Saved data entries:
====

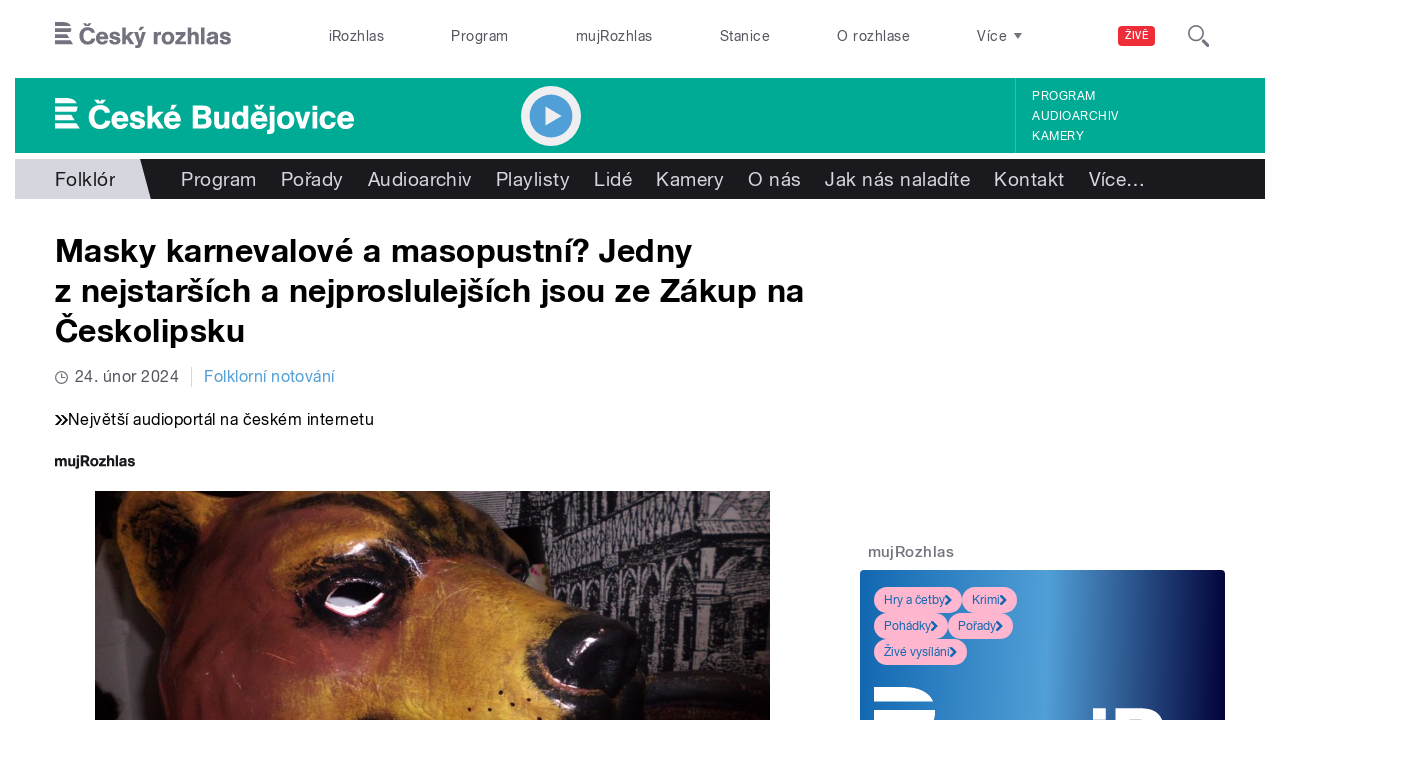

--- FILE ---
content_type: image/svg+xml
request_url: https://budejovice.rozhlas.cz/sites/all/themes/custom/e7/images/logo/budejovice_colored-white.svg
body_size: 3171
content:
<svg id="Layer_1" data-name="Layer 1" xmlns="http://www.w3.org/2000/svg" viewBox="0 0 804.9 96.8">
  <title>Ceske_Budejovice</title>
  <path id="Ceske_Budejovice" data-name="Ceske Budejovice" d="M28.9,0h-29V14.4H58.5C54.2,4.6,43.1,0,28.9,0M56.5,37H-0.1V22.6H60.3c0,0.6,0,1.1,0,1.7,0,5.3-1.3,9.5-3.8,12.7M-0.1,45.2V59.6H52.6L43.8,45.2H-0.1Zm0,22.6H57.7l8.9,14.5H-0.1V67.8ZM773.2,53.6c1.4-5.2,4.2-7.8,9.7-7.8a8.2,8.2,0,0,1,8.4,7.8H773.2m31.7,9.8V61.2c0-14-7.2-25.5-22.3-25.5s-22.9,10.4-22.9,24,8.6,24,22.9,24c10,0,18.5-4.7,21.8-14.4l-12.9-.9c-1.9,3.4-4.5,4.8-8.5,4.8-5.9,0-9-4.1-9.8-9.7h31.8Zm-61.4,1.5a8.3,8.3,0,0,1-8.7,7.8c-7.5,0-9.3-7.3-9.3-13.5s2.2-12.9,9.5-12.9c4.5,0,7.3,2.5,8,7l12.4-.5c-0.6-11.3-10.7-17.1-20.2-17.1-14.6,0-23.2,10-23.2,24.1s8,23.8,22.4,23.8c11.1,0,19.1-5.6,21.4-18.1ZM705.5,20.6H692.8V32.2h12.8V20.6Zm0,16.4H692.8V82.3h12.8V37Zm-17.8,0H674l-7.5,28.1L658.2,37H644.5l15.7,45.3h12.3ZM631.1,59c0,6.7-2.3,14.2-10.2,14.2S610.6,66,610.6,59.4,613.2,46,621,46s10.1,6.5,10.1,12.9h0Zm13.2,0.5c0-13.6-8.7-23.8-22.7-23.8s-24.2,9.5-24.2,24.2,8.8,23.7,23,23.7,23.9-10.1,23.9-24.1h0ZM578.2,37V81.1c0,4.7-3.6,4.8-7.3,4.8h-0.4V96.8h5.2c9.4,0,15.2-2.5,15.2-13V37H578.2Zm0-5H591V20.6H578.2V32ZM535.4,17.9l7.7,12.9h12.3l8.3-12.9h-9.9l-4.5,7.3-4.3-7.3h-9.7ZM540,53.6c1.4-5.2,4.2-7.8,9.7-7.8a8.2,8.2,0,0,1,8.4,7.8H540Zm31.7,9.8V61.2c0-14-7.2-25.5-22.3-25.5s-22.9,10.4-22.9,24,8.6,24,22.9,24c10,0,18.5-4.7,21.8-14.4l-12.9-.9c-1.9,3.4-4.5,4.8-8.5,4.8-6,0-9-4.1-9.8-9.7h31.8Zm-64.4-3.5c0,5.9-1.6,12.9-8.8,12.9s-9.3-7.1-9.3-13.3,2.2-13,9.1-13,9,7.3,9,13.5h0Zm12.6,22.4V20.6h-13V40A16.6,16.6,0,0,0,496,35.9c-13.7,0-19.9,11.9-19.9,24.2s6.5,23.4,19.3,23.4c4.6,0,9.4-1.4,12-5.5v4.4h12.5Zm-51.2,0V37H456.2V60.6c0,6.8-1.3,12.2-7.8,12.2s-7.1-4.8-7.1-9.8V37H428.5V63.4c0,8.6,1,20,15.1,20,4.6,0,10.3-2,12.9-6.1v5h12.3Zm-84-26.9h12.7c4,0,9.8.8,9.8,7.6S403.1,71,395.8,71H384.7V55.5Zm0-23.4h12.1c3.9,0,9.2.6,9.2,6.4s-5.1,5.9-9.8,5.9H384.7V32.1ZM370.9,82.3h29c9.1,0,21.4-3.5,21.4-18.2,0-9.6-7-13.6-10.3-15a13.2,13.2,0,0,0,8.7-12.7c0-11.7-9.1-15.9-20.8-15.9h-28V82.3h0ZM318.9,30.8l9.7-12.9H314.1l-3.9,12.9h8.7ZM306.8,53.6c1.4-5.2,4.2-7.8,9.7-7.8a8.2,8.2,0,0,1,8.4,7.8H306.8Zm31.7,9.8V61.2c0-14-7.2-25.5-22.3-25.5s-22.9,10.4-22.9,24,8.6,24,22.9,24c10,0,18.5-4.7,21.8-14.4l-13-.9c-1.9,3.4-4.5,4.8-8.5,4.8-6,0-9-4.1-9.8-9.7h31.8ZM276,37L262,52.5V20.6H249.1V82.3H262v-15l4.2-4.2,11.4,19.2h16.4L275.2,54.2,292.7,37H276ZM201,66.8v0.5c0,12,11.4,16.3,21,16.3s20.5-3.5,20.5-15.2c0-17.9-27.6-12.5-27.6-19.4,0-3.4,3.9-3.8,6.3-3.8s7.7,1.7,8,6.6l12.1-.6c-0.5-11.1-9.9-15.4-19.9-15.4S202.4,39.4,202.4,50c0,18.1,26.9,11.5,26.9,19.7,0,3.6-3.7,4.2-6.5,4.2-5.8,0-8.8-1.7-9.6-7.5ZM165.6,53.6c1.4-5.2,4.2-7.8,9.7-7.8a8.2,8.2,0,0,1,8.4,7.8H165.6Zm31.7,9.8V61.2c0-14-7.2-25.5-22.3-25.5S152,46.1,152,59.7s8.6,24,22.9,24c10,0,18.5-4.7,21.8-14.4l-12.9-.9c-1.9,3.4-4.5,4.8-8.5,4.8-5.9,0-9-4.1-9.8-9.7h31.8ZM136.8,4.7h-12l-3.7,5.9-3.9-5.9H105.4l8.1,10.2h15Zm-2,56c-0.1,7-6.6,11.4-13.2,11.4-12.7,0-15.8-12-15.8-21s4.1-20.4,15.8-20.4c5.7,0,11,2.8,12.9,9.4l13.9-1c-2.1-13.9-14.7-20.1-26.6-20.1-19.3,0-31,13.2-31,32.1,0,16.8,9.9,32.5,30.6,32.5,12.8,0,26-6.6,27.8-22Z" transform="translate(0.1 0)" fill="#ffffff"/>
</svg>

====

Every record above must be given again exactly; drop the pictures.

--- FILE ---
content_type: image/svg+xml
request_url: https://budejovice.rozhlas.cz/sites/all/themes/custom/e7/images/logo/budejovice_colored-white.svg
body_size: 3171
content:
<svg id="Layer_1" data-name="Layer 1" xmlns="http://www.w3.org/2000/svg" viewBox="0 0 804.9 96.8">
  <title>Ceske_Budejovice</title>
  <path id="Ceske_Budejovice" data-name="Ceske Budejovice" d="M28.9,0h-29V14.4H58.5C54.2,4.6,43.1,0,28.9,0M56.5,37H-0.1V22.6H60.3c0,0.6,0,1.1,0,1.7,0,5.3-1.3,9.5-3.8,12.7M-0.1,45.2V59.6H52.6L43.8,45.2H-0.1Zm0,22.6H57.7l8.9,14.5H-0.1V67.8ZM773.2,53.6c1.4-5.2,4.2-7.8,9.7-7.8a8.2,8.2,0,0,1,8.4,7.8H773.2m31.7,9.8V61.2c0-14-7.2-25.5-22.3-25.5s-22.9,10.4-22.9,24,8.6,24,22.9,24c10,0,18.5-4.7,21.8-14.4l-12.9-.9c-1.9,3.4-4.5,4.8-8.5,4.8-5.9,0-9-4.1-9.8-9.7h31.8Zm-61.4,1.5a8.3,8.3,0,0,1-8.7,7.8c-7.5,0-9.3-7.3-9.3-13.5s2.2-12.9,9.5-12.9c4.5,0,7.3,2.5,8,7l12.4-.5c-0.6-11.3-10.7-17.1-20.2-17.1-14.6,0-23.2,10-23.2,24.1s8,23.8,22.4,23.8c11.1,0,19.1-5.6,21.4-18.1ZM705.5,20.6H692.8V32.2h12.8V20.6Zm0,16.4H692.8V82.3h12.8V37Zm-17.8,0H674l-7.5,28.1L658.2,37H644.5l15.7,45.3h12.3ZM631.1,59c0,6.7-2.3,14.2-10.2,14.2S610.6,66,610.6,59.4,613.2,46,621,46s10.1,6.5,10.1,12.9h0Zm13.2,0.5c0-13.6-8.7-23.8-22.7-23.8s-24.2,9.5-24.2,24.2,8.8,23.7,23,23.7,23.9-10.1,23.9-24.1h0ZM578.2,37V81.1c0,4.7-3.6,4.8-7.3,4.8h-0.4V96.8h5.2c9.4,0,15.2-2.5,15.2-13V37H578.2Zm0-5H591V20.6H578.2V32ZM535.4,17.9l7.7,12.9h12.3l8.3-12.9h-9.9l-4.5,7.3-4.3-7.3h-9.7ZM540,53.6c1.4-5.2,4.2-7.8,9.7-7.8a8.2,8.2,0,0,1,8.4,7.8H540Zm31.7,9.8V61.2c0-14-7.2-25.5-22.3-25.5s-22.9,10.4-22.9,24,8.6,24,22.9,24c10,0,18.5-4.7,21.8-14.4l-12.9-.9c-1.9,3.4-4.5,4.8-8.5,4.8-6,0-9-4.1-9.8-9.7h31.8Zm-64.4-3.5c0,5.9-1.6,12.9-8.8,12.9s-9.3-7.1-9.3-13.3,2.2-13,9.1-13,9,7.3,9,13.5h0Zm12.6,22.4V20.6h-13V40A16.6,16.6,0,0,0,496,35.9c-13.7,0-19.9,11.9-19.9,24.2s6.5,23.4,19.3,23.4c4.6,0,9.4-1.4,12-5.5v4.4h12.5Zm-51.2,0V37H456.2V60.6c0,6.8-1.3,12.2-7.8,12.2s-7.1-4.8-7.1-9.8V37H428.5V63.4c0,8.6,1,20,15.1,20,4.6,0,10.3-2,12.9-6.1v5h12.3Zm-84-26.9h12.7c4,0,9.8.8,9.8,7.6S403.1,71,395.8,71H384.7V55.5Zm0-23.4h12.1c3.9,0,9.2.6,9.2,6.4s-5.1,5.9-9.8,5.9H384.7V32.1ZM370.9,82.3h29c9.1,0,21.4-3.5,21.4-18.2,0-9.6-7-13.6-10.3-15a13.2,13.2,0,0,0,8.7-12.7c0-11.7-9.1-15.9-20.8-15.9h-28V82.3h0ZM318.9,30.8l9.7-12.9H314.1l-3.9,12.9h8.7ZM306.8,53.6c1.4-5.2,4.2-7.8,9.7-7.8a8.2,8.2,0,0,1,8.4,7.8H306.8Zm31.7,9.8V61.2c0-14-7.2-25.5-22.3-25.5s-22.9,10.4-22.9,24,8.6,24,22.9,24c10,0,18.5-4.7,21.8-14.4l-13-.9c-1.9,3.4-4.5,4.8-8.5,4.8-6,0-9-4.1-9.8-9.7h31.8ZM276,37L262,52.5V20.6H249.1V82.3H262v-15l4.2-4.2,11.4,19.2h16.4L275.2,54.2,292.7,37H276ZM201,66.8v0.5c0,12,11.4,16.3,21,16.3s20.5-3.5,20.5-15.2c0-17.9-27.6-12.5-27.6-19.4,0-3.4,3.9-3.8,6.3-3.8s7.7,1.7,8,6.6l12.1-.6c-0.5-11.1-9.9-15.4-19.9-15.4S202.4,39.4,202.4,50c0,18.1,26.9,11.5,26.9,19.7,0,3.6-3.7,4.2-6.5,4.2-5.8,0-8.8-1.7-9.6-7.5ZM165.6,53.6c1.4-5.2,4.2-7.8,9.7-7.8a8.2,8.2,0,0,1,8.4,7.8H165.6Zm31.7,9.8V61.2c0-14-7.2-25.5-22.3-25.5S152,46.1,152,59.7s8.6,24,22.9,24c10,0,18.5-4.7,21.8-14.4l-12.9-.9c-1.9,3.4-4.5,4.8-8.5,4.8-5.9,0-9-4.1-9.8-9.7h31.8ZM136.8,4.7h-12l-3.7,5.9-3.9-5.9H105.4l8.1,10.2h15Zm-2,56c-0.1,7-6.6,11.4-13.2,11.4-12.7,0-15.8-12-15.8-21s4.1-20.4,15.8-20.4c5.7,0,11,2.8,12.9,9.4l13.9-1c-2.1-13.9-14.7-20.1-26.6-20.1-19.3,0-31,13.2-31,32.1,0,16.8,9.9,32.5,30.6,32.5,12.8,0,26-6.6,27.8-22Z" transform="translate(0.1 0)" fill="#ffffff"/>
</svg>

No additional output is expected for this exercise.